Rückbesinnung auf den heiligen Augustinus


„Von der Kirche nur im Sinne von Planung zu sprechen führt unweigerlich zu der Auffassung, dass letztendlich die Menschen am Anfang des Glaubensaktes stehen. Und das ist, pastoral ausgedrückt, eine Übernahme des Denkens des Pelagius.“

Interview mit Francesco Moraglia, Patriarch von Venedig.


Interview mit dem Patriarchen von Venedig, Francesco Moraglia von Gianni Valente


„Wenn wir nicht das Geschenk der Gnade von neuem annehmen, sind wir außerstande, die passenden Antworten zu geben; wir können die Menschen nicht für das Evangelium gewinnen, wenn wir selbst nicht als erste zu einer tiefen Gotteserfahrung zurückkehren.“ Das sagte Benedikt XVI. am 24. Mai bei der Vollversammlung der italienischen Bischöfe. Während sich das Jahr des Glaubens nähert, verpasst der Nachfolger Petri keine Gelegenheit, uns das nahezulegen, was ihm mehr als alles andere am Herzen liegt. Es sind Zeiten der Konfusion, in denen wir auf jedem Fall „dankbar dafür sein sollten, dass auch auf einem oft unfruchtbaren Boden gutes Korn aufgegangen ist“. Zeiten, in denen auch das kirchliche Tagesgeschehen folgende Worte Jesu klarer und leuchtender aufscheinen lässt: „Ohne mich könnt ihr nichts tun“ (Joh 15, 5). „Ich bin bei euch alle Tage, bis ans Ende der Welt“ (Mt 28, 20).Das war der Rahmen, in dem Monsignore Francesco Moraglia sein Amt als neuer Patriarch von Venedig angetreten hat. Die Antworten, die er in dem nachfolgenden Interview gegeben hat, helfen dabei, das Jahr des Glaubens als eine günstige Gelegenheit zu betrachten, ohne das Risiko einer kirchlichen „Nabelschau“.

 

Der neue Patriarch von Venedig Francesco Moraglia bei der Amtsübernahme vom 25. März 2012. [© Federico Roiter]

Der neue Patriarch von Venedig Francesco Moraglia bei der Amtsübernahme vom 25. März 2012. [© Federico Roiter]

Bei seiner Reise nach Portugal sagte Benedikt XVI.: „Oft sorgen wir uns mühevoll um die sozialen, kulturellen und politischen Auswirkungen des Glaubens und nehmen dabei als selbstverständlich an, dass dieser Glauben auch vorhanden ist, was leider immer weniger der Wirklichkeit entspricht.“Dann hat er ein Jahr des Glaubens ausgerufen. Was wollte uns der Papst damit sagen?

ZU LÖSENDE AUFGABEN:
1. Beantworten Sie anhand des Interviewauszugs:
(a) An welchem Tag sprach Benedikt XVI. vor der Vollversammlung der italienischen Bischöfe?
(b) Wessen Denken wird im einleitenden Zitat eine Übernahme genannt?
(c) An welchem Datum übernahm Francesco Moraglia laut Bildunterschrift sein Amt?
2. Geben Sie den Abschnitt des Interviewauszugs von „Bei seiner Reise“ bis einschließlich „Papst damit sagen?“ wortgetreu aus.
Die anschließenden Zeilen stehen in keinem Zusammenhang mit dem Interviewauszug.

QUELLENAUSZUG:
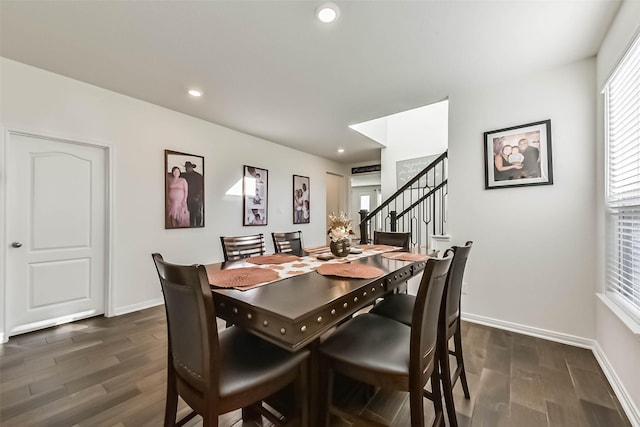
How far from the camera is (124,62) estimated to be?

RICHTIGE ANTWORTEN:
1.
(a) Am 24. Mai.
(b) Das Denken des Pelagius.
(c) Am 25. März 2012.

2.
Bei seiner Reise nach Portugal sagte Benedikt XVI.: „Oft sorgen wir uns mühevoll um die sozialen, kulturellen und politischen Auswirkungen des Glaubens und nehmen dabei als selbstverständlich an, dass dieser Glauben auch vorhanden ist, was leider immer weniger der Wirklichkeit entspricht.“Dann hat er ein Jahr des Glaubens ausgerufen. Was wollte uns der Papst damit sagen?